Berges, Bradford; Wienclaw, Trevor; Ball, Ashley; Richmond, Bradley (Brigham Young University)
Faculty Advisor: Berges, Bradford (Life Sciences, Microbiology and Molecular Biology)
Staphylococcus Aureus (SA) biofilms are serious impediments to immune defenses and antibiotics, making them a major factor in SA infection. Such infections can be highly lethal even using current treatments, representing a major challenge to the healthcare industry. Previous genetic screenings of SA have revealed several genes that may be associated with biofilm formation. While the roles of many of these genes have been studied, little research has been done on how mutations of these genes impact biofilm composition. As several therapeutic options for treating mature SA biofilms require understanding of biofilm composition, a better understanding of how genes influence that composition is critical to improving current treatments and developing new ones.

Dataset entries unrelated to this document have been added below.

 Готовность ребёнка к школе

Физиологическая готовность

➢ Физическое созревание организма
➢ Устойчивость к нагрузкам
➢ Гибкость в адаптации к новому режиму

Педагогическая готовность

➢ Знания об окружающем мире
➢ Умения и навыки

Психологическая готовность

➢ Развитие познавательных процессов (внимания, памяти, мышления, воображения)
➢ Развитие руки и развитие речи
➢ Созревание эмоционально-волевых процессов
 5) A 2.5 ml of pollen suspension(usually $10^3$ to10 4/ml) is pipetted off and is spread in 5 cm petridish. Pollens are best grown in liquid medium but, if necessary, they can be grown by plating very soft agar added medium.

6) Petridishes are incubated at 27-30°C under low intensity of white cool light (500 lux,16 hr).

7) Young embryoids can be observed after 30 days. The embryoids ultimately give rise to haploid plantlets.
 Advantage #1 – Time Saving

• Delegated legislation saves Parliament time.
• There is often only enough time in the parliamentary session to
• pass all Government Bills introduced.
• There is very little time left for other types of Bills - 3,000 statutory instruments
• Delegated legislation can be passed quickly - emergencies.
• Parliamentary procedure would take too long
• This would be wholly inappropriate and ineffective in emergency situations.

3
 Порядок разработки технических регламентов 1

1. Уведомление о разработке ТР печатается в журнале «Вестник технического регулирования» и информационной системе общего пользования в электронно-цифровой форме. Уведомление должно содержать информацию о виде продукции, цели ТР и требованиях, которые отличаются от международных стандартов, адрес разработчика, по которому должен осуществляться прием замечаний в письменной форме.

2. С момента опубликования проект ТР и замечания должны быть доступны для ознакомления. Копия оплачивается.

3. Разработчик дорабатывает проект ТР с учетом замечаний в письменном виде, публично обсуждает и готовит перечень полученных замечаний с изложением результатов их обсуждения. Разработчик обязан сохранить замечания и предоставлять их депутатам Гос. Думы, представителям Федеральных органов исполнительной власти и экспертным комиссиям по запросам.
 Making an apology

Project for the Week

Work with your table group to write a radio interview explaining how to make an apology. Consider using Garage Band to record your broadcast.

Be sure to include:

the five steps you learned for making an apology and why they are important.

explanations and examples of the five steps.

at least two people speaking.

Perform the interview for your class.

In this project, we will study the biofilm phenotypes of SA with mutations in common biofilm-associated genes. By comparing the biofilm mass and composition of the wild-type (wt) Je2 strain to strains containing mutated biofilm-associated genes, we hope to uncover the impact that each mutation has on the composition of the biofilm matrix. We will utilize crystal violet assays as well as extracellular DNA and protein quantifying procedures to determine biofilm composition, after which meaningful comparisons can be made between mutant biofilms and wt biofilms.